Entries provided:
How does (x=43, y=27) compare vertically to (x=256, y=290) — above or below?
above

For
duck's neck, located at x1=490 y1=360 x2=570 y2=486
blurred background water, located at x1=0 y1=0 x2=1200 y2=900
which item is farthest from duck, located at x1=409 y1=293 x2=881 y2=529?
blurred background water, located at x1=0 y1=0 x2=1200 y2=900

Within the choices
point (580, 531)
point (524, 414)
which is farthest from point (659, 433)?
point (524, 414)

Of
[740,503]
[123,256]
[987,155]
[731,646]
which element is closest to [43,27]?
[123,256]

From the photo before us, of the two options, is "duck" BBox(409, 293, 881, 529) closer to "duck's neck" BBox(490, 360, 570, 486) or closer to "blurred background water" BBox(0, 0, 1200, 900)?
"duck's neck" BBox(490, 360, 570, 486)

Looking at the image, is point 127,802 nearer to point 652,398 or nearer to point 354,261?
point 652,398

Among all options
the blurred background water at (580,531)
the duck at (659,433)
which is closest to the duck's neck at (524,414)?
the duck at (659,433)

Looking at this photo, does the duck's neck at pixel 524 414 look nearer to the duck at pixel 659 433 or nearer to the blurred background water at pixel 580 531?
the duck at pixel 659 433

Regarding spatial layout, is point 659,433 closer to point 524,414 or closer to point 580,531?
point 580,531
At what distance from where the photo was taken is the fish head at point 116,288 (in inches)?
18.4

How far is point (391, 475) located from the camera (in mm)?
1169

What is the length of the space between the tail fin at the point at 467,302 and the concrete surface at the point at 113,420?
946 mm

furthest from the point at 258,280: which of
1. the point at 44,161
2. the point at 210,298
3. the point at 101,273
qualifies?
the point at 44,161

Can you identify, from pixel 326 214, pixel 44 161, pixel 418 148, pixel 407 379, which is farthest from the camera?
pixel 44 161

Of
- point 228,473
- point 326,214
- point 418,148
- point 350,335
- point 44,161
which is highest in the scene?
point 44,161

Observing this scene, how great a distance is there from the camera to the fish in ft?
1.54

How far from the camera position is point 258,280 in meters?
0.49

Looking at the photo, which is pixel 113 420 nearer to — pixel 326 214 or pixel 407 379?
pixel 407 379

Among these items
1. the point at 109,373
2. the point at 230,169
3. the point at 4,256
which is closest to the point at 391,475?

Problem description: Please reproduce all of the entries exactly as they stand.

Finished exercise:
How does (x=43, y=27) compare vertically to (x=256, y=290) — above or below?
above

For
duck's neck, located at x1=490 y1=360 x2=570 y2=486
blurred background water, located at x1=0 y1=0 x2=1200 y2=900
which item is farthest from duck, located at x1=409 y1=293 x2=881 y2=529?
blurred background water, located at x1=0 y1=0 x2=1200 y2=900

Within the choices
point (580, 531)
point (524, 414)
which is farthest from point (659, 433)?
point (524, 414)

Of
[740,503]
[123,256]
[987,155]
[731,646]
which element is closest to [43,27]?
[123,256]

From the photo before us, of the two options, is "duck" BBox(409, 293, 881, 529) closer to "duck's neck" BBox(490, 360, 570, 486) or closer to "blurred background water" BBox(0, 0, 1200, 900)?
"duck's neck" BBox(490, 360, 570, 486)

Looking at the image, is point 127,802 nearer to point 652,398 or nearer to point 354,261?
point 652,398

Among all options
the blurred background water at (580,531)
the duck at (659,433)
which is closest to the duck's neck at (524,414)?
the duck at (659,433)

Looking at this photo, does the duck's neck at pixel 524 414 look nearer to the duck at pixel 659 433 or nearer to the blurred background water at pixel 580 531?
the duck at pixel 659 433

Regarding spatial layout, is point 659,433 closer to point 524,414 or closer to point 580,531?
point 580,531
At what distance from where the photo was taken is the fish head at point 116,288 (in inches)?
18.4

How far is point (391, 475) located from the camera (in mm)?
1169

What is the length of the space between the tail fin at the point at 467,302 and the concrete surface at the point at 113,420?
946 mm

furthest from the point at 258,280: which of
1. the point at 44,161
2. the point at 210,298
3. the point at 101,273
qualifies?
the point at 44,161

Can you identify, from pixel 326 214, pixel 44 161, pixel 418 148, pixel 407 379, which is farthest from the camera?
pixel 44 161

Of
- point 228,473
- point 326,214
- point 418,148
- point 350,335
- point 44,161
which is highest in the scene?
point 44,161

Observing this scene, how great a distance is there from the camera to the fish in ft?
1.54

How far from the camera position is point 258,280 in meters?
0.49

Looking at the photo, which is pixel 113 420 nearer to — pixel 326 214 or pixel 407 379?
pixel 407 379

Among these items
1. the point at 109,373
2. the point at 230,169
3. the point at 4,256
which is closest to the point at 391,475?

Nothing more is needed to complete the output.